2. The rod soda molding machine according to claim 1, wherein a crusher is arranged above the charging platform, the crusher is arranged on the ground through a support, a blanking pipe is connected to a discharge port at the bottom of the crusher, and the top end of the material frame is movably butted with the bottom end of the blanking pipe.

3. The rod soda molding machine according to claim 2, wherein a material level sensor is installed on the top side wall of the material frame, the material level sensor is connected with an input end of a controller, and an output end of the controller is connected with a driving of the crusher and a discharging screw of the crusher.

4. A rod alkali forming machine according to any one of claims 1 to 3 wherein a chute is provided on the outside of the upright below the end of travel of the frame, the chute being provided below the forming platform.

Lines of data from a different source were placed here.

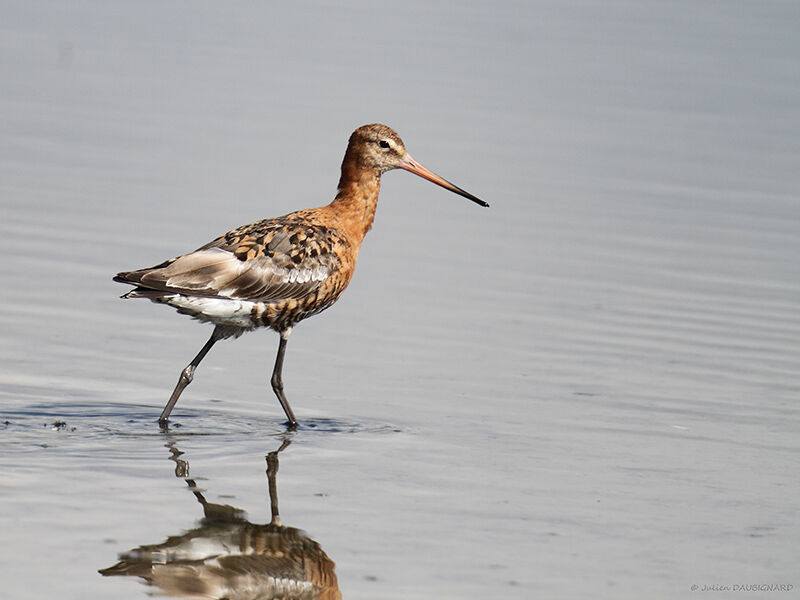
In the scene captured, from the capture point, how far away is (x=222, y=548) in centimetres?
661

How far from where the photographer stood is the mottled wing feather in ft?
28.6

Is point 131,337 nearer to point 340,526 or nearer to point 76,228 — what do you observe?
point 76,228

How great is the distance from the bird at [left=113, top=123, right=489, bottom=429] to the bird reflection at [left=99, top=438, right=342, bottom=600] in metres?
1.98

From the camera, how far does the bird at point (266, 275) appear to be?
874 cm

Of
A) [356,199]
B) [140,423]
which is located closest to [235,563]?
[140,423]

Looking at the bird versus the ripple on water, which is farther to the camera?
the bird

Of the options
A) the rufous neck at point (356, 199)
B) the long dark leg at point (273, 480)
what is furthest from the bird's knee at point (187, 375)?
the rufous neck at point (356, 199)

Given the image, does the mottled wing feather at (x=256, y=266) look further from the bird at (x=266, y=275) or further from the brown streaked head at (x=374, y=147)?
the brown streaked head at (x=374, y=147)

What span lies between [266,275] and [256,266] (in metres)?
0.08

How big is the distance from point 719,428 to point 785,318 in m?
2.77

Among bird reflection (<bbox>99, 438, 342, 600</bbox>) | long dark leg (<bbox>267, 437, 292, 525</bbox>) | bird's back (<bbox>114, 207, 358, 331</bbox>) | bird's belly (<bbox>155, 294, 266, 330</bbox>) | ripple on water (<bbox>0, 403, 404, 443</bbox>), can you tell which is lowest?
bird reflection (<bbox>99, 438, 342, 600</bbox>)

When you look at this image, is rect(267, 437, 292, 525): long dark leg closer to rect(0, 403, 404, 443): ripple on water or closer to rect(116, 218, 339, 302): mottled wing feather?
rect(0, 403, 404, 443): ripple on water

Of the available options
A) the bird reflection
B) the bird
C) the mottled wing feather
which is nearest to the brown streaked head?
the bird

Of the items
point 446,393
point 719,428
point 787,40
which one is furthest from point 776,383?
point 787,40
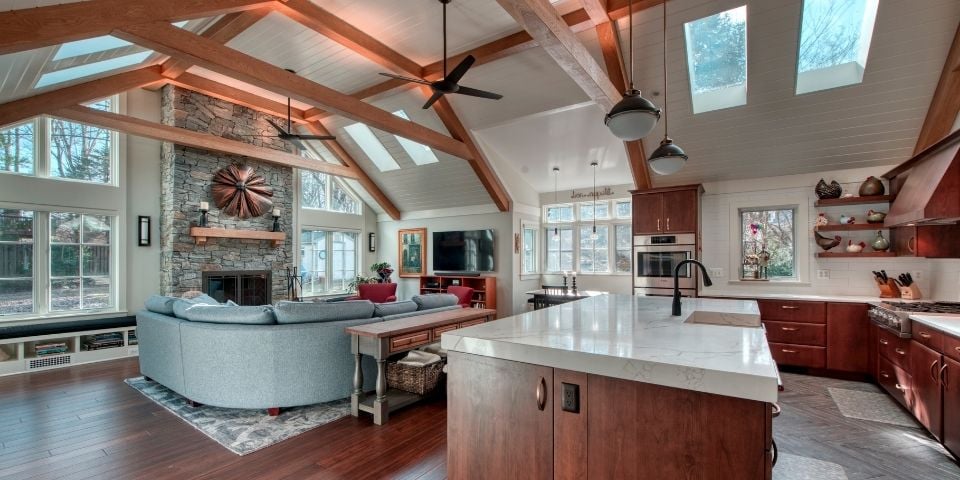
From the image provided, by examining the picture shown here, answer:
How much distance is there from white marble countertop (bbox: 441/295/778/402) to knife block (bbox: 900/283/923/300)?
133 inches

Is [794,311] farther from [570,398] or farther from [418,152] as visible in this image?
[418,152]

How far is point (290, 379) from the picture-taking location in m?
3.46

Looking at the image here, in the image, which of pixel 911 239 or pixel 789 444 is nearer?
pixel 789 444

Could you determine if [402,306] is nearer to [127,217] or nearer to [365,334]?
[365,334]

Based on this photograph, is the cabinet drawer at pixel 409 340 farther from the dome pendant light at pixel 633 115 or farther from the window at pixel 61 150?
the window at pixel 61 150

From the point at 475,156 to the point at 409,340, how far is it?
4170mm

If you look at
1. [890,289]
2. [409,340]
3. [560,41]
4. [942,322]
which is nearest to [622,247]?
[890,289]

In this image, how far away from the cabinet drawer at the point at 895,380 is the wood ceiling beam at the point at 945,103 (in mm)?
2388

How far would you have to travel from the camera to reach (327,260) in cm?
890

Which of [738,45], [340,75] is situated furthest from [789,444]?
[340,75]

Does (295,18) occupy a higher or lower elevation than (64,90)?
higher

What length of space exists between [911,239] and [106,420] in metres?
7.79

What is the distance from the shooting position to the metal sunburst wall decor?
22.0ft

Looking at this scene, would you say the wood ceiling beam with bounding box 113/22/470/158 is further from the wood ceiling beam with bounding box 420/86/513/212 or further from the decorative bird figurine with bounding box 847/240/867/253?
the decorative bird figurine with bounding box 847/240/867/253
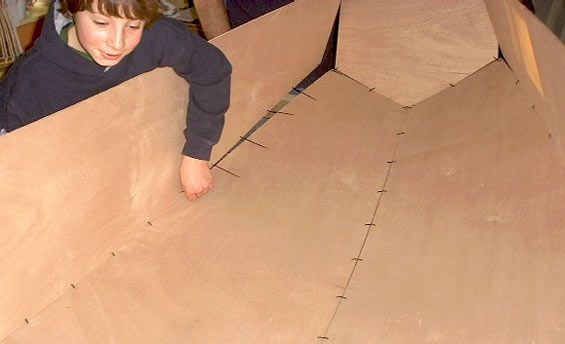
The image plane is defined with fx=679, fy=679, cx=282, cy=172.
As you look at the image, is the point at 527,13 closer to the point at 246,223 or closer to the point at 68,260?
the point at 246,223

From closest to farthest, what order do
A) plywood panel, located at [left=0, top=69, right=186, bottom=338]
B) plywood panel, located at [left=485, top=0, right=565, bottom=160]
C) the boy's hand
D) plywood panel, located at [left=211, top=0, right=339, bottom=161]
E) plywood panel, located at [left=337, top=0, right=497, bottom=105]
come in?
plywood panel, located at [left=0, top=69, right=186, bottom=338], plywood panel, located at [left=485, top=0, right=565, bottom=160], the boy's hand, plywood panel, located at [left=211, top=0, right=339, bottom=161], plywood panel, located at [left=337, top=0, right=497, bottom=105]

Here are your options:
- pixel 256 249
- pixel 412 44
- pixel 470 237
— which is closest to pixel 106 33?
pixel 256 249

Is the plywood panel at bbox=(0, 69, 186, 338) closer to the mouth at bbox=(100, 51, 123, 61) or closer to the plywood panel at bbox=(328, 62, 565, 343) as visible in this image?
the mouth at bbox=(100, 51, 123, 61)

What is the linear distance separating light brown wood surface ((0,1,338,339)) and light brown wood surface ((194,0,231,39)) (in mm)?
356

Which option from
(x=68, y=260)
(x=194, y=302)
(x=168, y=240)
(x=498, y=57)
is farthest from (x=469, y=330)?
(x=498, y=57)

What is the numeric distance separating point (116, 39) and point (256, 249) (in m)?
0.49

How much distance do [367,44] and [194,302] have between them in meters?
0.96

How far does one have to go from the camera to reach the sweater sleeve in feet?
4.30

5. The rod alkali forming machine according to claim 4, wherein the chute bottom is a sieve plate, a collection box is fixed at the bottom end of the chute, and the bottom of the collection box is communicated with an inlet pipeline of a bag-type dust remover through a pipeline.

6. The machine of claim 1, 2, 3 or 5, wherein a collecting hood is horizontally fixed on one side of the top end of the forming platform, and the collecting hood is arranged towards the forming platform; the outlet of the collecting cover is communicated with the inlet pipeline of the bag-type dust collector.

7. The rod alkali forming machine according to claim 4, wherein a collecting hood is horizontally fixed on one side of the top end of the forming platform, and the collecting hood is arranged towards the forming platform; the outlet of the collecting cover is communicated with the inlet pipeline of the bag-type dust collector.

8. The rod alkali forming machine of claim 1, 2, 3, 5 or 7 wherein the upper lift drive, the lower lift drive and the cloth drive are hydraulic cylinders.

9. A rod alkali forming machine according to claim 1, 2, 3, 5 or 7 wherein the lower lift drive is provided between the base and the forming platform on either side of the loading platform.